The key point as above, is simple. You write an abstract class and AutoValue implements it.

Same example class as above will be written like this:

import com.google.auto.value.AutoValue;

@AutoValue abstract class Autobot {

  abstract String name();

  abstract String fullname();

  abstract Boolean leader();

  abstract String group();
}

After building the project, AutoValue would have auto generated the AutoValue_Autobot class.

AutoValue_Autobot autobot =
        new AutoValue_Autobot("Bumblebee", "Bumblebee Autobot", false, "Autobot");

That’s nice but the usage of third party library as AutoValue shouldn’t be visible in your code.

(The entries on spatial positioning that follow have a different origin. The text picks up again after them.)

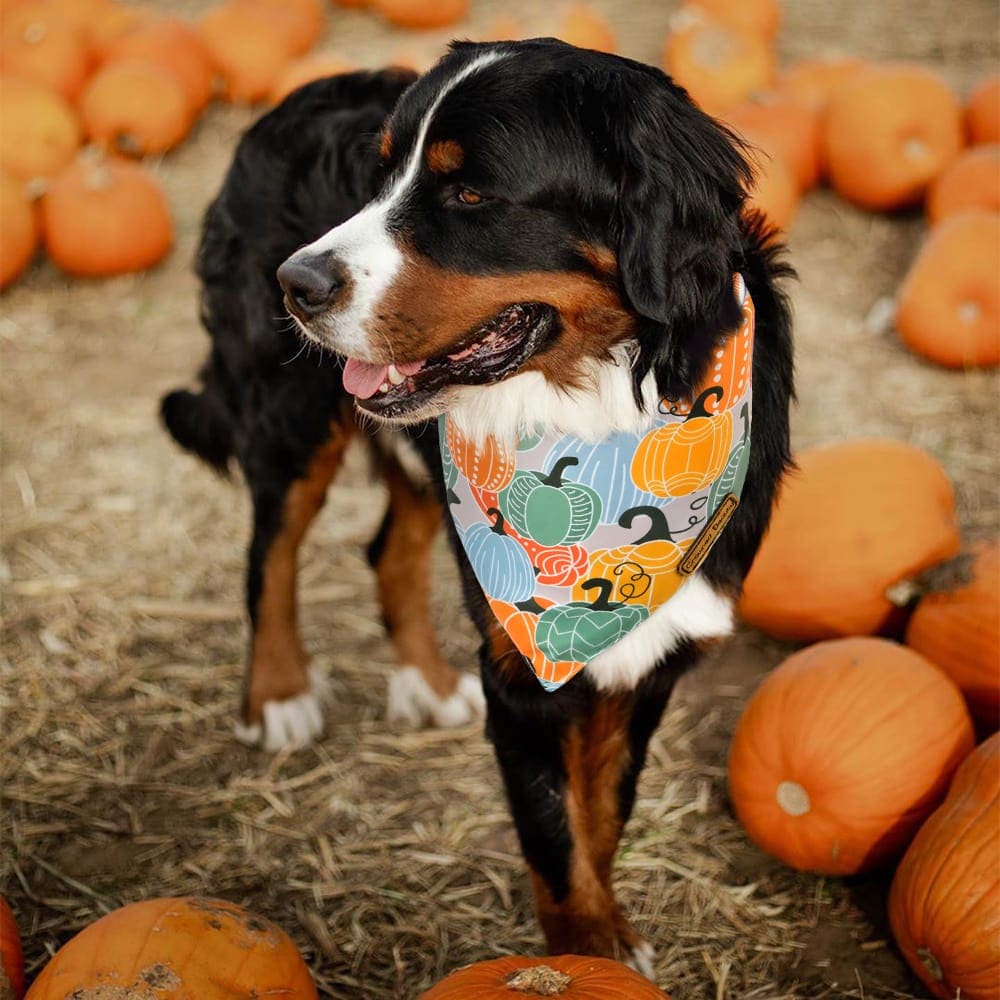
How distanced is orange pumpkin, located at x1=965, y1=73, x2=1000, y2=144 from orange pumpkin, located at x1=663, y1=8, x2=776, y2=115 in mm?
1167

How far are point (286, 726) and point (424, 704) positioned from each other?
42cm

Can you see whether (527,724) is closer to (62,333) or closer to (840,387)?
(840,387)

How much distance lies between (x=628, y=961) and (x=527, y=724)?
24.5 inches

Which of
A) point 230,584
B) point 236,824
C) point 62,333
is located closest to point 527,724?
point 236,824

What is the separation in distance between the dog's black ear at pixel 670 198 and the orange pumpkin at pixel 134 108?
17.8 feet

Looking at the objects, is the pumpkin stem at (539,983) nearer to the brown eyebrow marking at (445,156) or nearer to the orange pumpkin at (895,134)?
the brown eyebrow marking at (445,156)

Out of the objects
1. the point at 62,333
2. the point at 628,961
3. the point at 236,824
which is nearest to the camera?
the point at 628,961

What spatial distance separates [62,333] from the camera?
598cm

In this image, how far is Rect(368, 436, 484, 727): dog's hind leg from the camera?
3.84m

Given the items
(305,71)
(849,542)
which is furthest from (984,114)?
(305,71)

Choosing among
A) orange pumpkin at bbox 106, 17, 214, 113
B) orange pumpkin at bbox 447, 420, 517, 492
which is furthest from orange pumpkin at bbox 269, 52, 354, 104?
orange pumpkin at bbox 447, 420, 517, 492

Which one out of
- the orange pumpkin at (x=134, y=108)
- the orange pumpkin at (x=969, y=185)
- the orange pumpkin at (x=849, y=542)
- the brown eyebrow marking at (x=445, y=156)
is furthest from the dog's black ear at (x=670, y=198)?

There’s a way to leave it cleaner and API invisible.

import com.google.auto.value.AutoValue;

@AutoValue abstract class Autobot {

  public static Autobot create(String name, String fullname, Boolean leader, String group) {
    return new AutoValue_Autobot(name, fullname, leader, group);
  }

  abstract String name();

  abstract String fullname();

  abstract Boolean leader();

  abstract String group();
}

Now the creation of Autobot instances becomes more API transparent.

Autobot auto = Autobot.create("Bumblebee", "Bumblebee Autobot", false, "Autobot");

If you open the generated class, as Immutables library, it also generated equals(), toString() and hashCode() methods for you, it even does some parameters validation.

import com.google.auto.value.AutoValue;

@AutoValue abstract class Decepticon {

  abstract String name();

  abstract String fullname();

  abstract Boolean leader();

  abstract String group();

  static Builder builder() {
    return new AutoValue_Decepticon.Builder();
  }

  @AutoValue.Builder abstract static class Builder {
    abstract Builder name(String name);

    abstract Builder fullname(String fullname);

    abstract Builder leader(Boolean leader);

    abstract Builder group(String group);

    abstract Decepticon build();
  }
}

Builders can also be generated, perhaps it involves a bit more writing as Immutables but you may contrast benefits of both libraries and choose which one to use.

The usage of the builder patterns, in my opinion, makes your code more readable and clean.

Decepticon decepticon = Decepticon.builder()
    .name("Kakuryu")
    .fullname("Kakuryu Decepticon")
    .leader(false)
    .group("Decepticons")
    .build();

Another great AutoValue feature are extensions, you can build your own extensions, i won’t explain here how to do it, out there are lot of interesting articles, like Jake’s Wharton AutoValue Extensions.

Guava

Guava also offers lot of help while working with immutables classes, the difference is that Guava won’t generate code for you. It will just give you some immutable collections.

  • ImmutableList
  • ImmutableSet
  • ImmutableSortedSet
  • ImmutableMap
  • ImmutableSortedMap
  • ImmutableMultiset
  • ImmutableSortedMultiset
  • ImmutableMultimap
  • ImmutableListMultimap
  • ImmutableSetMultimap
  • ImmutableBiMap
  • ImmutableClassToInstanceMap
  • ImmutableTable

The usage is based on static classes, iterators and helpers.

public static final ImmutableSet<String> COLOR_NAMES = ImmutableSet.of(
  "red",
  "orange",
  "yellow",
  "green",
  "blue",
  "purple");

  final ImmutableSet<Bar> bars = ImmutableSet.copyOf(bars); // defensive copy!

If interested in Guava, i gave an introductory talk called “Cleaner code with Guava”, it also has an example repository.